A government official told CNN there have been three work-related deaths at stadiums and 37 non-work-related deaths. In a statement, the official said the Guardian figures were “inaccurate” and “grossly misleading”.

Eight new stadiums have risen from the desert, and the Gulf state has expanded its airport, built new hotels, railroads and highways. All are believed to have been built by migrant workers, who – according to Amnesty International – make up 90% of the workforce in a population of nearly three million.
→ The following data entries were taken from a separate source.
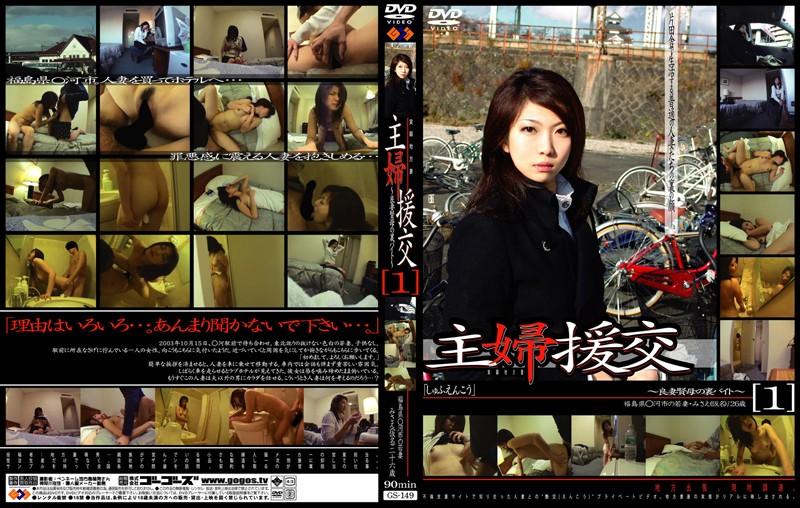 GS-149 Housewife Escorts --good wife/wise mother's second job--[1]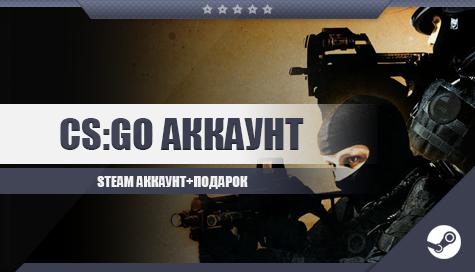 Купить Counter-Strike Global Offensive аккаунт с ножом
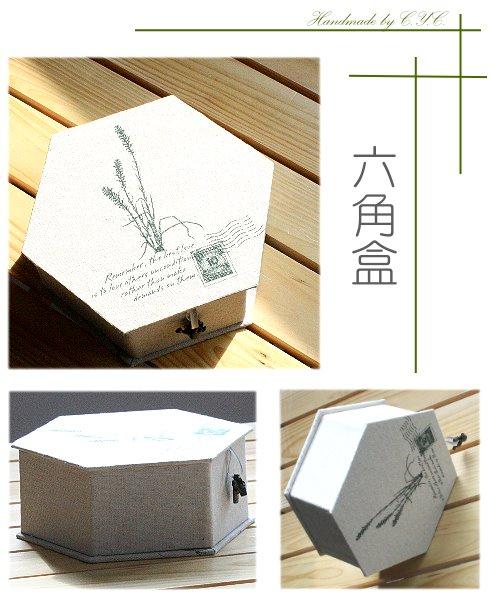 六角盒1.jpg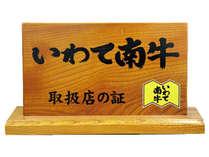 【いわて南牛取扱証】いわて南牛振興協会が認めた日本食肉規格A3等級以上が扱える証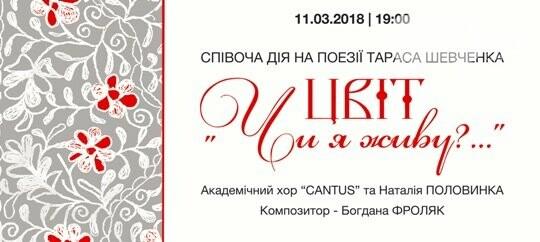 ТОП-11 подій на вихідних 10-11 березня в Ужгороді, фото-8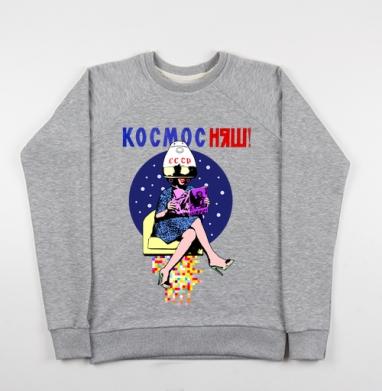 КОСМОС НЯШ - Купить детские свитшоты с илюстрациями в Москве, цена детских свитшотов с илюстрациями  с прикольными принтами - магазин дизайнерской одежды MaryJane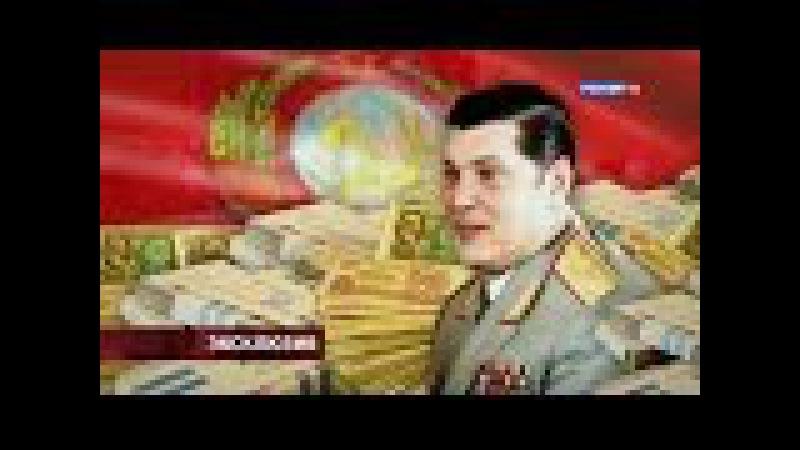 Крах советских олигархов допрос зятя Брежнева в прямом эфире спустя 30 лет. От 11.06.15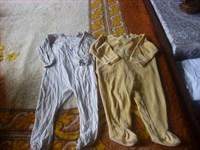 2 salopete copii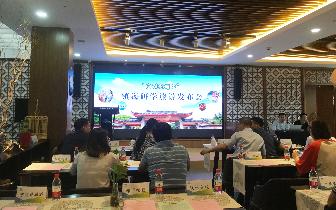 镇海研学旅游发布会 开启研学之旅 推出精品路线
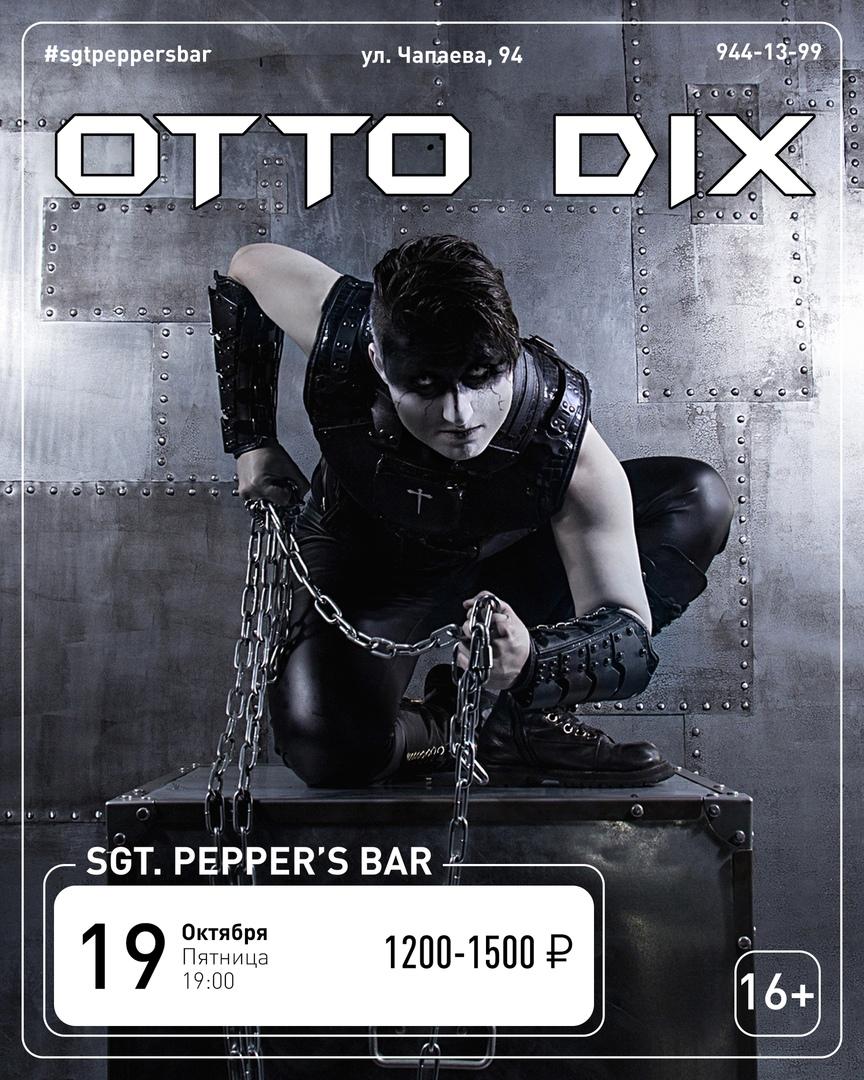 Афиша Краснодар OTTO DIX - Краснодар Sgt.Pepper's Bar 19.10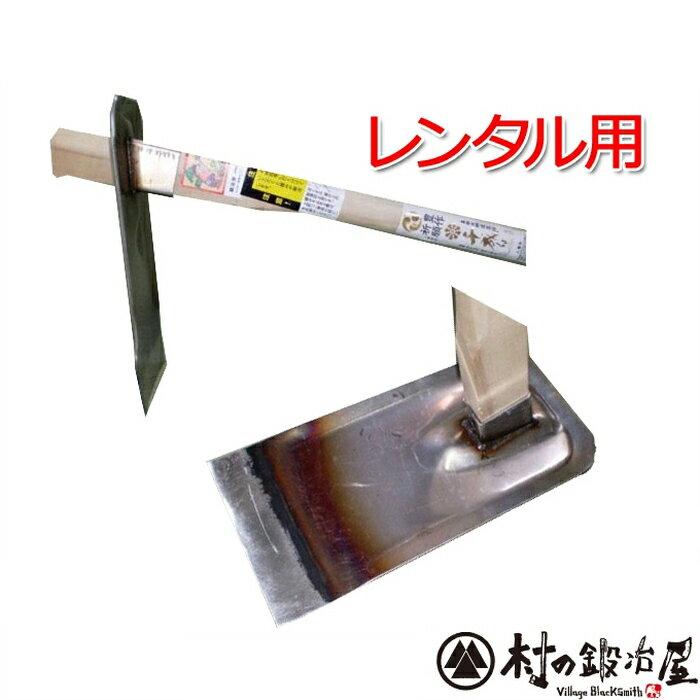 【レンタル】頑張って送料無料!相田合同工場製 千成 家庭菜園鍬 極 ステンレス鍬 鍛造鋼付 (大) 木柄 105cm AD-193畝を作るのにほんと便利。レンタルです。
Since 2010, when Qatar won the World Cup, migrant workers have faced delayed or unpaid wages, forced labor, long hours in hot weather, intimidation from employers and the inability quitting their jobs because of the country’s sponsorship system, human rights organizations have found. .

Lise Klaveness, president of Norwegian football, told CNN’s Amanda Davies that FIFA had an opportunity to depoliticize the World Cup but Infantino “did the opposite” with his comments on Saturday.

In April, Klaveness delivered a scathing speech that called the decision to allow Qatar to host the World Cup “unacceptable” and demanded that FIFA do more to uphold its human rights principles.

She said Infantino’s monologue before the first game demonstrated the pressure he was under.

“I think he went too far in reducing reasonable criticism to Western double standards,” she said. “To polarize the West against the East is a bit dangerous. I think it is very important that we give this feedback that we need to gather from the west and from the east.

She added: “It’s a reasonable criticism, not of Qatar itself, but of FIFA and international football bodies.”